Gründung separater Gruppen/Systemen ausserhalb einer Gesellschaft.
Eingliederung von Menschen in bestehende Systeme (z.B. Schulen) oder Gesellschaften. Es wird erwartet, dass sie sich an die Gegebenheiten anpassen.
Unbedingte Gleichberechtigung und Partizipation in einer Gesellschaft. Bei der Inklusion passen sich nicht nur die Menschen an ein herrschendes System an, sondern das System passt sich auch den Menschen an.
Inklusion als Zukunftsvision
Früher wurde eher auf Integration hingearbeitet, während heute die Vision der Inklusion häufiger die Richtung weist, in die sich die Gesellschaft entwickeln soll.

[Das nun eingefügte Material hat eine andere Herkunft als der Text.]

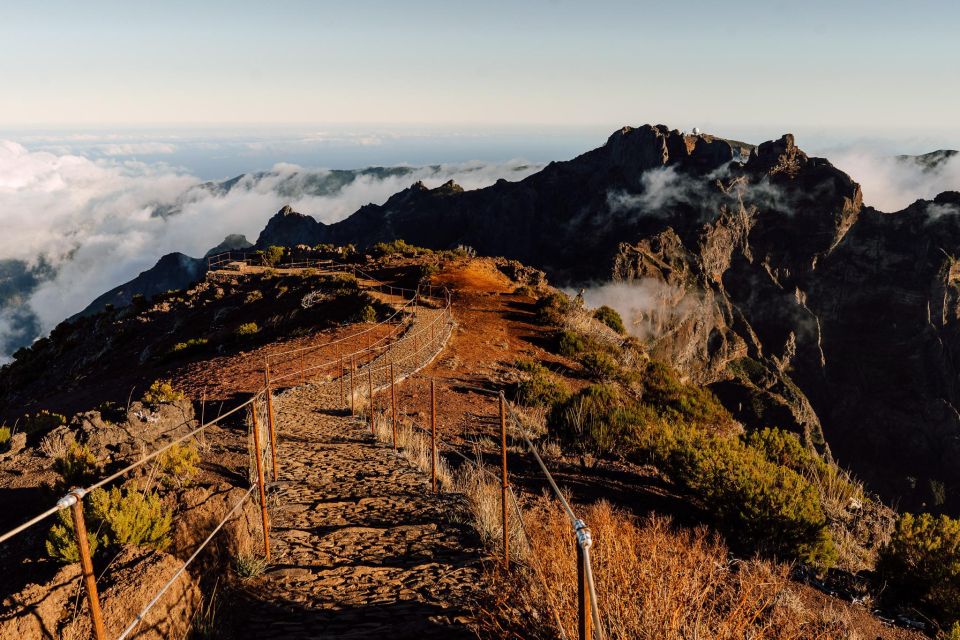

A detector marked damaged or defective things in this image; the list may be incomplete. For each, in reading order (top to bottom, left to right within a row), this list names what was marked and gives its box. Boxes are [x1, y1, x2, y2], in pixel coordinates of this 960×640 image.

rusted metal post [249, 404, 272, 560]
rusted metal post [262, 364, 278, 480]
rusted metal post [71, 492, 107, 640]
rusted metal post [576, 540, 592, 640]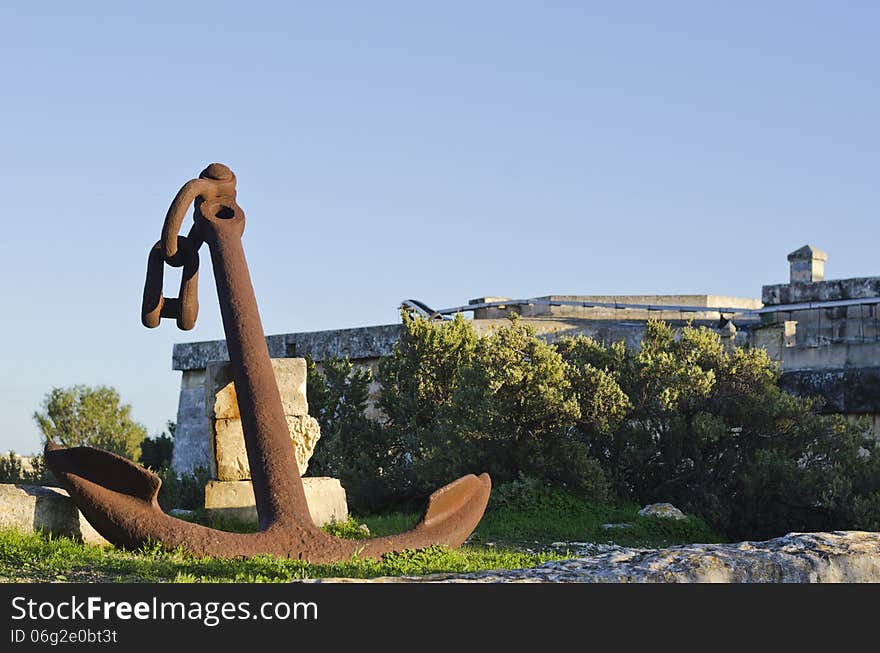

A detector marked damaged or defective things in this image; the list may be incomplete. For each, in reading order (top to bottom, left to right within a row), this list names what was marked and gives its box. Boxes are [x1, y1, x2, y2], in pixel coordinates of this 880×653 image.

large rusted anchor [44, 162, 492, 560]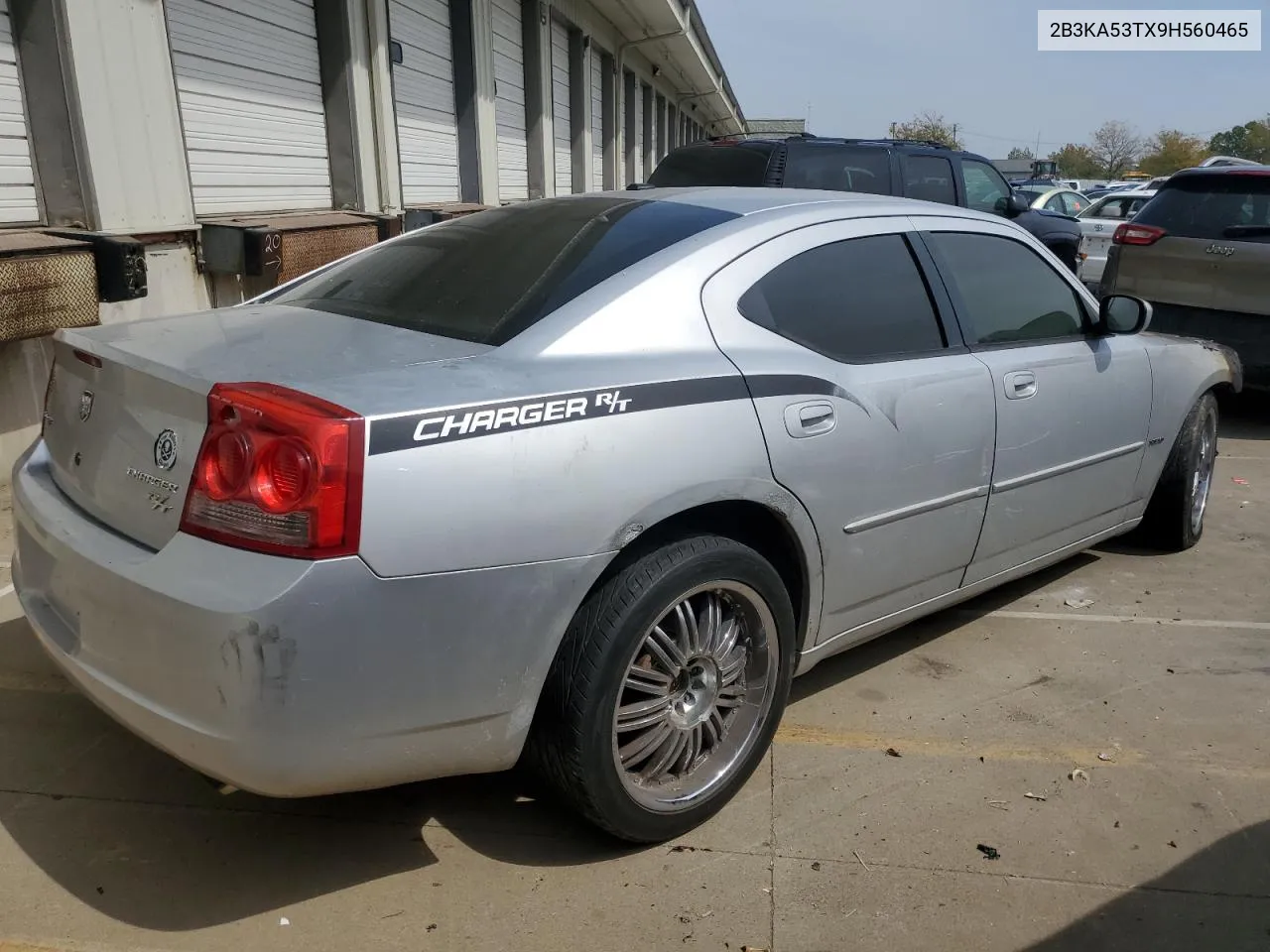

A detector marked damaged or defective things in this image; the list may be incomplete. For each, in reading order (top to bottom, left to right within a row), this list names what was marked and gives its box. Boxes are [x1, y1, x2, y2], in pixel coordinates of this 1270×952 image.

damaged rear bumper [12, 438, 611, 797]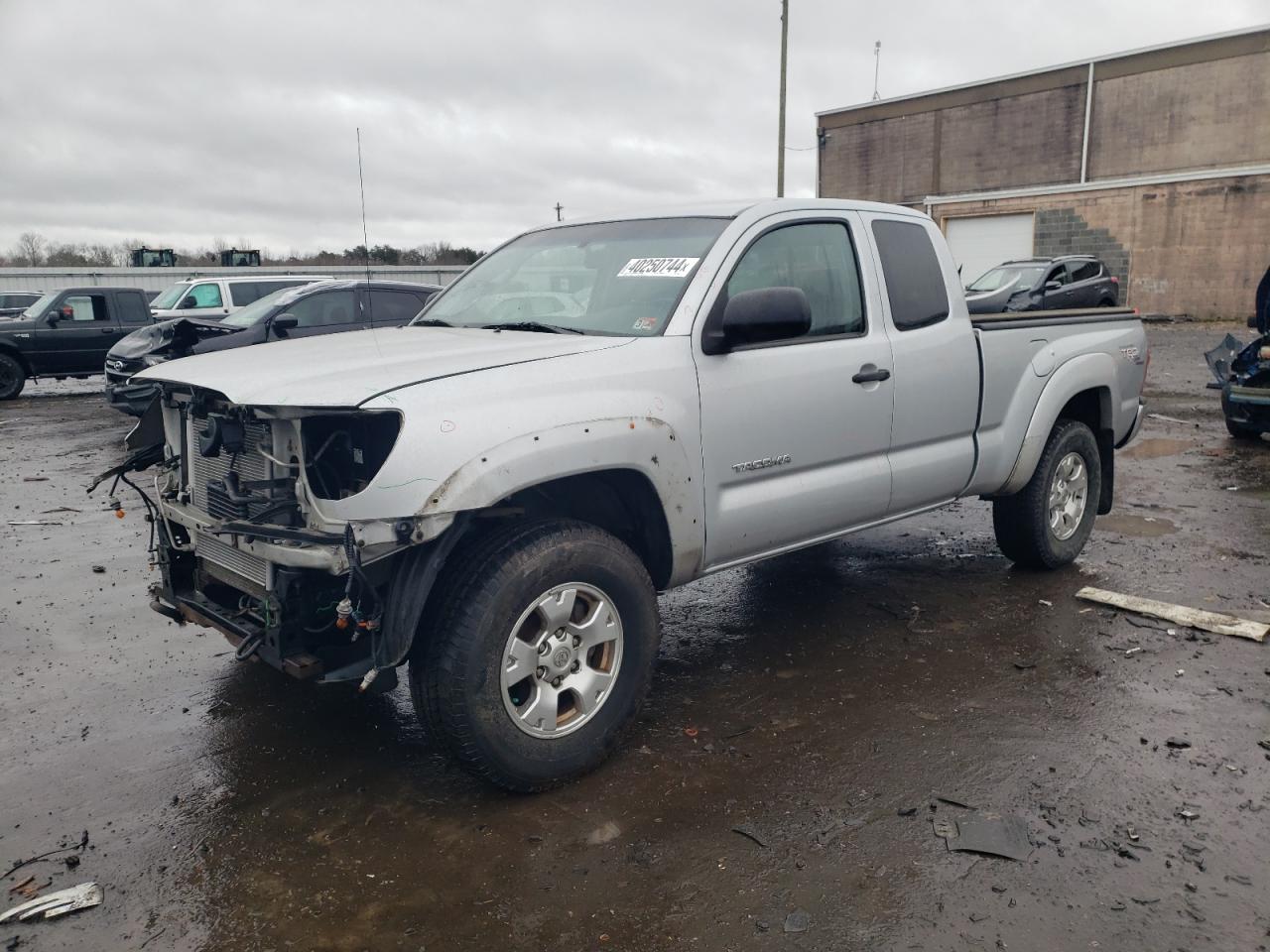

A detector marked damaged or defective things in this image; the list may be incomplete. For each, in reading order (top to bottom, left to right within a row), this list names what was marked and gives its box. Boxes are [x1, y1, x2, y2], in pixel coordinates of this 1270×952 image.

damaged blue vehicle [1208, 269, 1270, 444]
damaged front end [96, 386, 461, 695]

Es geht über das Verständnis von Integration hinaus und umfasst alle Dimensionen von Heterogenität. Inklusion bedeutet das uneingeschränkte Recht eines jeden Individuums auf persönliche Entwicklung, soziale Teilhabe, Mitgestaltung und Mitentwicklung. Die Gleichwertigkeit und die gemeinsame Verschiedenheit der Menschen finden ihren Platz; die Vielfalt wird zur neuen Normalität. Das Recht auf Inklusion ist ein Menschenrecht und in der UNO-Konvention über die Rechte von Menschen mit Behinderungen verankert. Alle oben genannten Begriffe sind weniger als Zustand als vielmehr Prozesse zu verstehen. Ein Prozess zur Annahme menschlicher Diversität. Inklusion beginnt im Kopf jedes einzelnen.

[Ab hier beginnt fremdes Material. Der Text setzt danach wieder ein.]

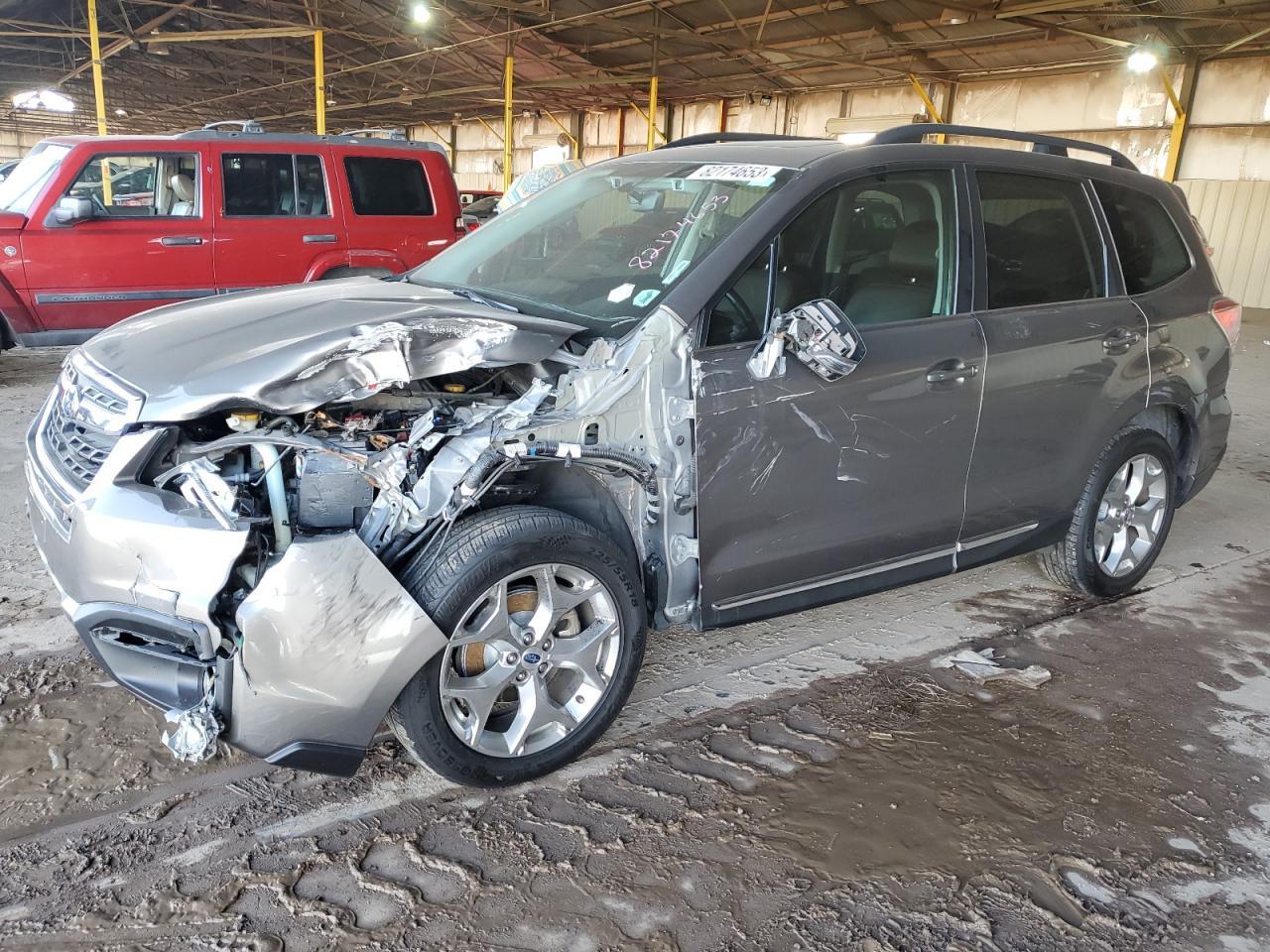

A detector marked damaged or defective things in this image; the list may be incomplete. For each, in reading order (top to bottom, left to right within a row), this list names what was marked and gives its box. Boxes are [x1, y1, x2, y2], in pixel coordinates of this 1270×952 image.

Wahre und nachhaltige Inklusion sollte auf eine natürliche Art und Weise geschehen und nicht «erzwungen», «inszeniert» oder gar «zelebriert» werden, damit die Andersartigkeit von Menschen mit Beeinträchtigung dadurch nicht noch stärker in den Fokus rückt und ausgeleuchtet wird. Gute Inklusion ist die, welche Gemeinsamkeiten, gemeinsame Ziele betont und die allumfängliche Gesellschaft in den Vordergrund rückt. Schliesslich verbindet uns Menschen mehr als uns voneinander trennt. Sie ist so natürlich und selbstverständlich, dass die Gesellschaft vielleicht sogar einmal das Wort «Inklusion» nicht mehr benötigt. Inklusion muss möglichst schnell gehen. Sie braucht andererseits aber auch Zeit und Geduld und muss sich sanft aber stetig in den Denkmustern der Gesellschaft etablieren, damit sie akzeptiert wird und nachhaltige Veränderung bewirken kann. Auf politischer Ebene muss meiner Meinung nach hingegen mehr Druck ausgeübt werden, damit die längst überfälligen Veränderungen gesetzlich verankert und umgesetzt werden können und ein Wandel vorangetrieben wird.

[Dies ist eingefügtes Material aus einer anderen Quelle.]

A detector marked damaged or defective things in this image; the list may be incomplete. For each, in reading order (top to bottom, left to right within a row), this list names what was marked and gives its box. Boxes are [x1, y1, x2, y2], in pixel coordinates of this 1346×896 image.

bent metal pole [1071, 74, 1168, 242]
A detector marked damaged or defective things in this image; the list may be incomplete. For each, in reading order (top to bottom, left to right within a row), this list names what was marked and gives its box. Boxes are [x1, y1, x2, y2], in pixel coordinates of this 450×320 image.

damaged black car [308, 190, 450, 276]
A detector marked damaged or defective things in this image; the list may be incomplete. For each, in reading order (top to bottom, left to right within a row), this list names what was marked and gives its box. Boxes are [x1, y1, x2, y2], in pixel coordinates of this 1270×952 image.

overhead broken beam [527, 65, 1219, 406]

Wir sollten uns darum bemühen, die Sichtbarkeit und Teilhabe von Menschen mit Behinderung oder anderen Minderheiten in der Gesellschaft zu erhöhen. Je sichtbarer Menschen mit Behinderungen sind, umso mehr fügen sie sich ins Gesamtbild ein. Mehr Teilhabe im Alltagsleben, in der Arbeitswelt, aber auch in Bereichen wie beispielsweise Politik oder Medien. Jedoch keinesfalls aufgrund einer erzwungenen Quote, sondern je nach persönlichen Fähigkeiten durch erarbeitete Kompetenzen, genauso wie bei Menschen ohne Behinderung auch. Beispielsweise ist es erstrebenswert, wenn ein Mensch mit Behinderung oder anderer Diversität eine TV-Sendung moderiert, aber nicht primär aufgrund seiner Behinderung oder Diversität, sondern vielmehr dank seiner/ihrer erlernten beruflichen Kompetenzen und Fähigkeiten. Denn letztendlich ist es doch egal, ob eine Sprecherin oder ein Sprecher mit einer Prothese hinter dem Pult steht, als Rollstuhlfahrer:in auf einen Stuhl sitzt oder dort eine nicht behinderte Person moderiert, solange der Inhalt kompetent, interessant und verständlich vermittelt wird.